The Area of a Triangle

from the Lengths of the Medians

__The problem__: Given the lengths of the three medians, find the area of the triangle.

The question can be, and often is, solved by means of vectors, but the following, while somewhat longer, has a simple elegance that is very attractive to me.

We begin with an illustration of the problem (left below).

I will accept it as understood that AG:AD = 2:3 and simlarly for the other medians. We will use K{ABC} to mean the area of triangle ABC. To the right below we have made a subtle addition to the original illustration, we have added the 180 degree rotation of point G about point D.

This creates the line segment GG’ which is congruent to AG, and thus is 2/3 of AD. The dotted line G’B is included to help you see that CGBG’ is a parallelogram, and thus CG’ is congruent to GB which is 2/3 of BE.

Now observe the triangle G’CG, formed by segments G’C, G’G, and CG. This triangle has three sides that are each 2/3 the length of a median. If we had a triangle with lengths the sides of the medians it would have an area we shall call K(Median). The triangle formed GCG’, by the properties of similar triangles, must have an area that is 4/9 K(Median).

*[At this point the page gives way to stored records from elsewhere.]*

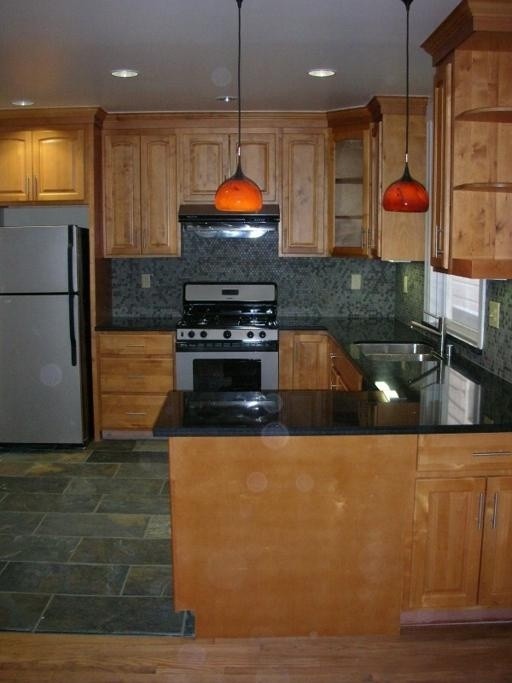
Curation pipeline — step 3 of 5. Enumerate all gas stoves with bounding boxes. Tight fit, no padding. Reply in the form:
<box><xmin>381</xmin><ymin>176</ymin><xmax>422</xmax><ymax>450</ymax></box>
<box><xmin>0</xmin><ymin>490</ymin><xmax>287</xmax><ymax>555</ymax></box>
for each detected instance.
<box><xmin>182</xmin><ymin>304</ymin><xmax>277</xmax><ymax>326</ymax></box>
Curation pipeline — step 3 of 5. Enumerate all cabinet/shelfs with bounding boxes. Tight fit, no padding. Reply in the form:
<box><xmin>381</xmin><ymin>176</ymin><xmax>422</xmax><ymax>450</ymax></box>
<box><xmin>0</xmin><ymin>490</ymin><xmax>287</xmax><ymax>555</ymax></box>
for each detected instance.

Note now that CDG’ is congruent to BDG and thus has the same area. This means that triangles CGG’ and CGB have the same area. It is easily seen however that K(CGB) = 1/3 K(ABC).

Lets put these last few statements together. We have:

K(GCG’)= 4/9 K(Median) and

K(GCG’)= K(CGB)=1/3 K(ABC)

From this we can establish that 4/9 K(Median) = 1/3 K(ABC) leading to **K(ABC)= 4/3 K(Median).**

In summary then, we have shown that if we have the three medians of a triangle, we can find the area of the triangle that would be contained by three such sides, and the area of the original triangle is 4/3 that value.